Documentation guide
Write a clear API endpoint description
A practical guide for turning API behavior into clear, useful endpoint descriptions for developer documentation.
Back to guidesBefore you write
Before writing the endpoint description, confirm the endpoint purpose, required identifiers, permissions, request body, response fields, and common failure cases. Do not guess missing behavior.
Procedure
Steps
- 1
Start with what the endpoint does
Describe the user-facing purpose of the endpoint before explaining technical details. A developer should understand when and why to use the endpoint after reading the first sentence.
- 2
Name the resource clearly
Identify the object or resource the endpoint works with, such as submittal items, tasks, attachments, users, issues, or cost items.
- 3
Explain the action
Use a precise verb that matches the endpoint behavior.
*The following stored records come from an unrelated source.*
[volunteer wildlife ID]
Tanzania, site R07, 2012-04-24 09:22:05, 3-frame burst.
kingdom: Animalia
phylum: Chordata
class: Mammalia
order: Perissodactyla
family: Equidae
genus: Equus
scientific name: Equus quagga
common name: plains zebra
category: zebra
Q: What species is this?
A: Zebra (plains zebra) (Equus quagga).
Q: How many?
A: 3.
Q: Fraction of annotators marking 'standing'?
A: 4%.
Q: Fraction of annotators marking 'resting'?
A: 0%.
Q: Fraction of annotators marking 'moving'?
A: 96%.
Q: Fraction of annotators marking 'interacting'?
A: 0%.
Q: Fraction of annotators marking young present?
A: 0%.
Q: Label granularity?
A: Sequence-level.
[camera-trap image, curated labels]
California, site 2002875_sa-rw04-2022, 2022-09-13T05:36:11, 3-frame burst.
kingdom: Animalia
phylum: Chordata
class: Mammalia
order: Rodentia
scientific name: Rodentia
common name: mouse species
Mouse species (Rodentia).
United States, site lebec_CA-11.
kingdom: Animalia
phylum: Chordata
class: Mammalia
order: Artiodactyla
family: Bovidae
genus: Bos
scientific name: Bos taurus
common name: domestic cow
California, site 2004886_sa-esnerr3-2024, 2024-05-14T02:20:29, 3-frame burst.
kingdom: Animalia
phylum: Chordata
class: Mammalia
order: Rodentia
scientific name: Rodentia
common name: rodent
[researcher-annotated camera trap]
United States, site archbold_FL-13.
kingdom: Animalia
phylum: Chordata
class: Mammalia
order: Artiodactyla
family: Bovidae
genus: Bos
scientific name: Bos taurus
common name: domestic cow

For example: create, retrieve, update, delete, validate, transition, close, copy, or link.
- 4
Mention important conditions
Include required context, permissions, workflow state, or dependencies that affect whether the request succeeds.
- 5
Avoid backend implementation detail
Do not describe internal services, database behavior, or implementation logic unless the reader needs that information to use the API correctly.
- 6
Connect the response to the task
Explain what the response gives the developer and how it helps them continue the workflow.
Example
Weak
This API is used to get data from the system.
Better
Retrieves the submittal item details for the specified project and item ID, including status, assignee, due date, and related metadata.
Writing note
A strong endpoint description explains the task, the resource, the action, and the result. It helps developers decide whether the endpoint is the right tool before they inspect the request and response details.